Question

A mass of $10kg$ is balanced on a sensitive physical balance. A $1000kg$ mass is placed below $10kg$ mass at a distance of $1m$. How much additional mass will be required for balancing the physical balance?
A) $66 \times {10^{ - 15}}kg$
B) $6.7 \times {10^{ - 8}}kg$
C) $66 \times {10^{ - 12}}kg$
D) $6.7 \times {10^{ - 6}}kg$

Answer 1

Hint: Newton's law of gravitation states that the force between two unknown masses is directly proportional to the force acting between them. The force is inversely proportional to the square of distance between the masses. Also these masses experience acceleration due to gravity as well.

Complete step by step solution:
Using the Newton’s law of gravitation
$F = \dfrac{{GMm}}{{{r^2}}}$
$F$ is the force between the two bodies
$G$ is the gravitational constant
$M$ is mass for first body
$m$ is mass of second body
$r$ is distance between two bodies
$F = \dfrac{{6.6 \times {{10} ^ {- 11}} \times 10 \times 1000}} {1} $
$F = 6.6 \times {10^ {- 7}} N$
We know that,
$F = mg$
$g$ is acceleration due to gravity
Therefore,
$mg = 6.6 \times {10^ {- 7}} N$
$m = 6.7 \times {10^ {- 8}} kg$
The additional mass will be required for balancing the physical balance is $6.7 \times {10^ {- 8}} kg$.

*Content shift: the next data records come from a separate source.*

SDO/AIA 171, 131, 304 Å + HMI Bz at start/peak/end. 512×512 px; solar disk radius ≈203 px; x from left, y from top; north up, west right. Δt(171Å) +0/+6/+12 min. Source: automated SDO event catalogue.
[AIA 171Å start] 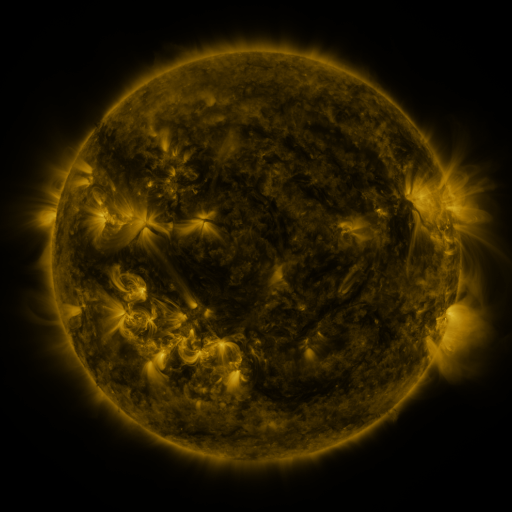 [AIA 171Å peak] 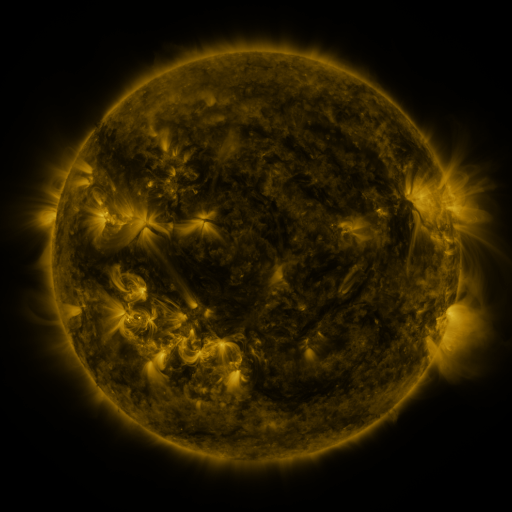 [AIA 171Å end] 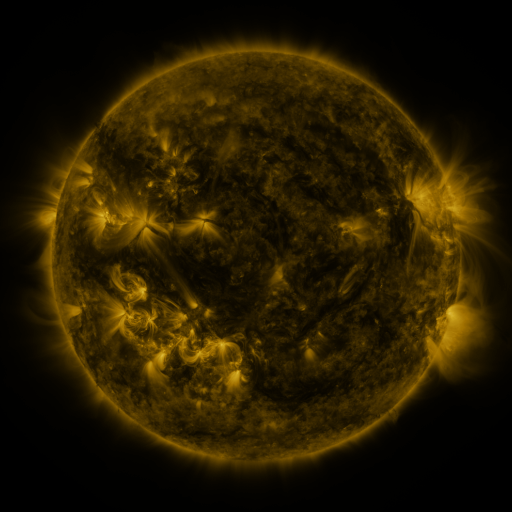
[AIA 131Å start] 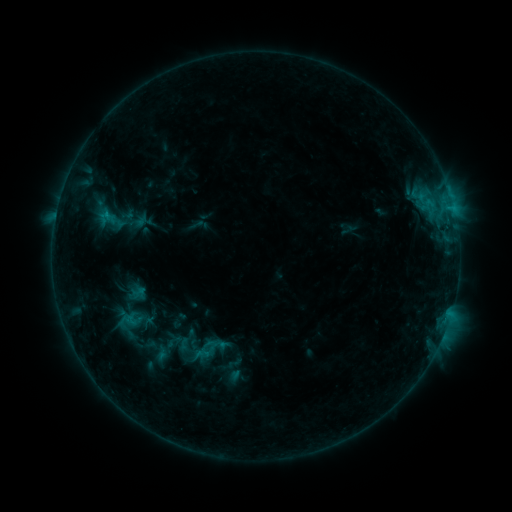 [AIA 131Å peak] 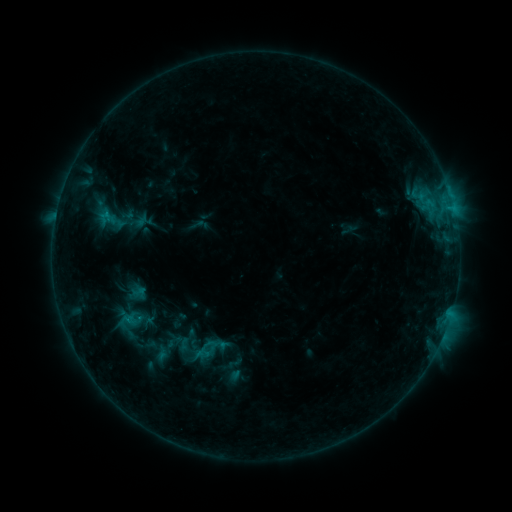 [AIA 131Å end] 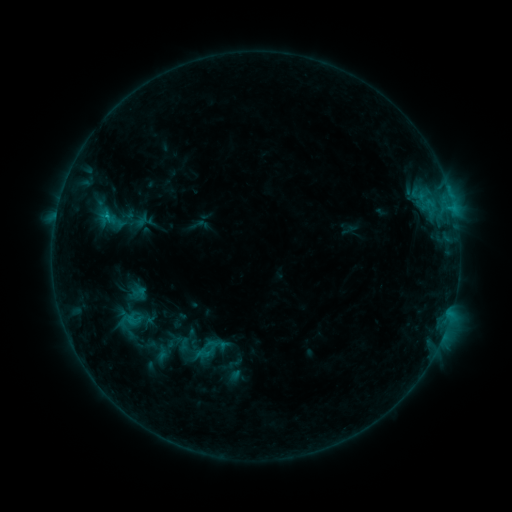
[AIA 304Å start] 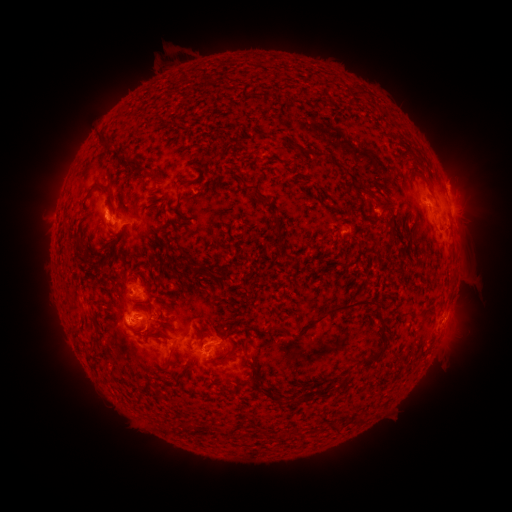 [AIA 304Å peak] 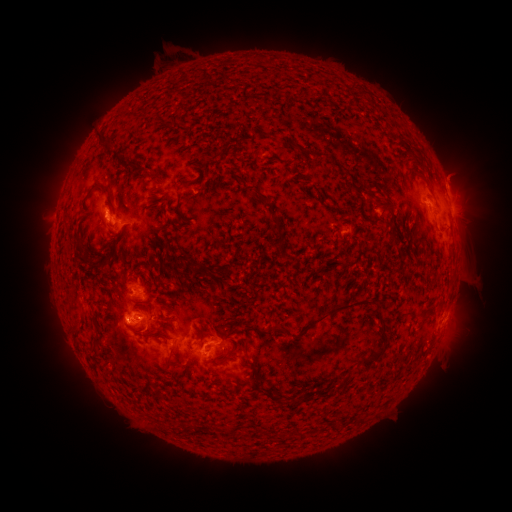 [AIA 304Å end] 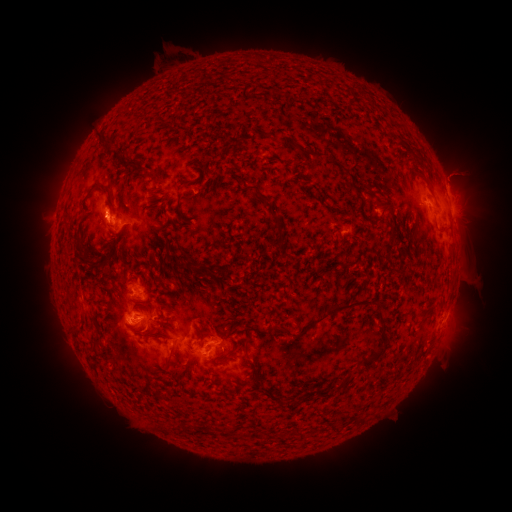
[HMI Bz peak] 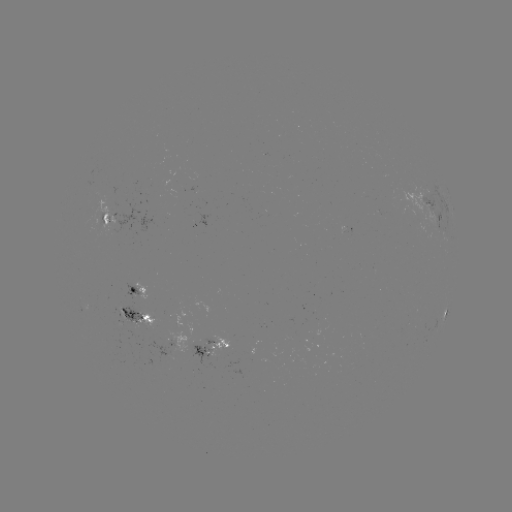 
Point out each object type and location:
C1.0 flare: (107, 218)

Hence the correct option is B.

Note: It depends on the masses involved and the space between them. Gravitational strength is still attractive. In the world, any object attracts some other object along a line that joins it by force. As force is the quantity of a vector, the sum of the vectors of all parts of the shell refers to the net force, which equals one force estimate from the midpoint or centre of mass of the sphere. A hollow spherical shell has a gravitational force zero on an object.